Veronica was found abandoned by Lincolnshire Police – the Hykeham Rural Neighbourhood Policing Team. The team were on patrol as normal in the Carlton Le Moorland area and a little figure caught their eye in the middle of a farmer’s field. Initial enquiries were made to try and locate an owner however, no one came forward for her. The Police suspected she had been abandoned. It was only when the Police Community Support Officers managed to get within 60m of her that they realised she had extremely overgrown hooves as she scratched her ear with her hind foot.
Donna Hill, our Field Officer said;
“It was difficult to assess her initially as she was so terrified of people and was roaming farmer’s fields. The terrain was rough and she covered some distance. Because of the crops, the view of her was distorted initially so we thought maybe she had just escaped from a nearby field and gone for a little adventure, however, when we saw her long hooves and poor condition we realised there was a lot more to the situation. Myself (PCSO Hill at the time) and a colleague (PCSO Lingard) retreated initially and went to get some horse feed and a head collar. I sat in the field for about an hour crouched down and gradually I edged closer to her, and she edged closer to me. It took some time but she was so scared and we didn’t want her running around again on her long hooves due to the pain this would cause her.”
Approximately 12 years old and with a body condition score of just 1.5 out of 5, Veronica had very overgrown feet and was covered in lice.
Veronica needed her hooves x-rayed and trimmed as they were terribly overgrown resulting in farrier treatment every two weeks. The heavy lice infestation had caused sores on her face and body so she was fully clipped and received delousing treatment along with a bath using medicinal shampoo every two days.
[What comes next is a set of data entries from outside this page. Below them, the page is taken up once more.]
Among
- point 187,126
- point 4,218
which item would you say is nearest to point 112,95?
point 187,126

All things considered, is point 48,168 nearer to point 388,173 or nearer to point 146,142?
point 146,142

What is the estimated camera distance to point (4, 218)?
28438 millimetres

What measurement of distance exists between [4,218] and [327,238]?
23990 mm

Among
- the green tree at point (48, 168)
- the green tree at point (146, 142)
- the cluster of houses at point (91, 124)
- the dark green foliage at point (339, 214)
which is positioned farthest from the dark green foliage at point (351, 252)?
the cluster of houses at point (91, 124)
When Veronica was strong enough she began her worming programme on advice from our vets and was eventually able to go out in the field for a couple of hours a day while she acclimatised to being turned out.
Veronica hit the news all over Lincolnshire and everybody fell in love with her instantly. PCSO Lingard named her Veronica Biggs due to her big run away from the team resulting in the many hours it took to catch her and get her to safety. Everyone who read the story in the press found it highly amusing that she gave the Police the run around. Veronica Biggs – the great runaway.
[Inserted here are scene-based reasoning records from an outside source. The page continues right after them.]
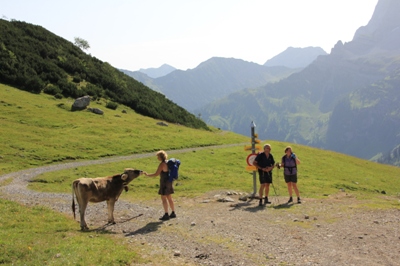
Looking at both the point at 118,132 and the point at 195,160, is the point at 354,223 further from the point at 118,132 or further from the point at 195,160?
the point at 118,132

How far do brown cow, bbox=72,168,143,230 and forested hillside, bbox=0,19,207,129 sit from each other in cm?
5994

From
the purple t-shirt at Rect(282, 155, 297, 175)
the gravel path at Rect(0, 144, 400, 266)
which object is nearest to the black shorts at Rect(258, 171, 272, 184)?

After weeks of intensive care from the team at the Animal Reception Centre (ARC), Veronica was finally ready to leave the ARC pending a clean guttural pouch wash result. This is done by carrying out a routine endoscopy under mild sedation with a vet and the team at the ARC.
Unfortunately, when we received the results of the endoscopy it was discovered that Veronica was harbouring several chondroids in her guttural pouches (solid balls of mucus) which sadly indicated that Veronica had come into contact with the disease know as Strangles. Washes were sent externally for testing and antibiotics were administered in both pouches to kill any bacteria.
Eventually Veronica was granted a clean bill of health and joined our Shetlands on the Visitor Centre yard where her confidence improved day by day thanks to the dedicated care and handling from our teams. She starred in the 2017 summer holiday activity ‘Pat & Chat’ alongside her friend, Surprise. Visitors loved meeting Veronica and Surprise for a cuddle and asked our experienced yard staff lots of questions.
Veronica even featured in ‘Escape to the Country’ and on our Bransby Life cover with our External Welfare Officer, Donna Hill and PCSO Lingard.
Unfortunately, as time passed, the wet and cold weather made Veronica’s arthritis much worse, she began weight shifting and was unable to cope with her discomfort despite pain relief. Veronica received the best treatment from the farrier, dentist and vet but sadly she began to lose weight and we couldn’t control her pain which meant she was no longer able to stand comfortably or enjoy time out in the field with her friend Surprise.
Due to this, the decision was made for Veronica to be put to sleep so that she wasn’t suffering.
The last few months of her life were filled with kindness and comfort from our teams. As with all the equines in our care Veronica captured our hearts and is dearly missed.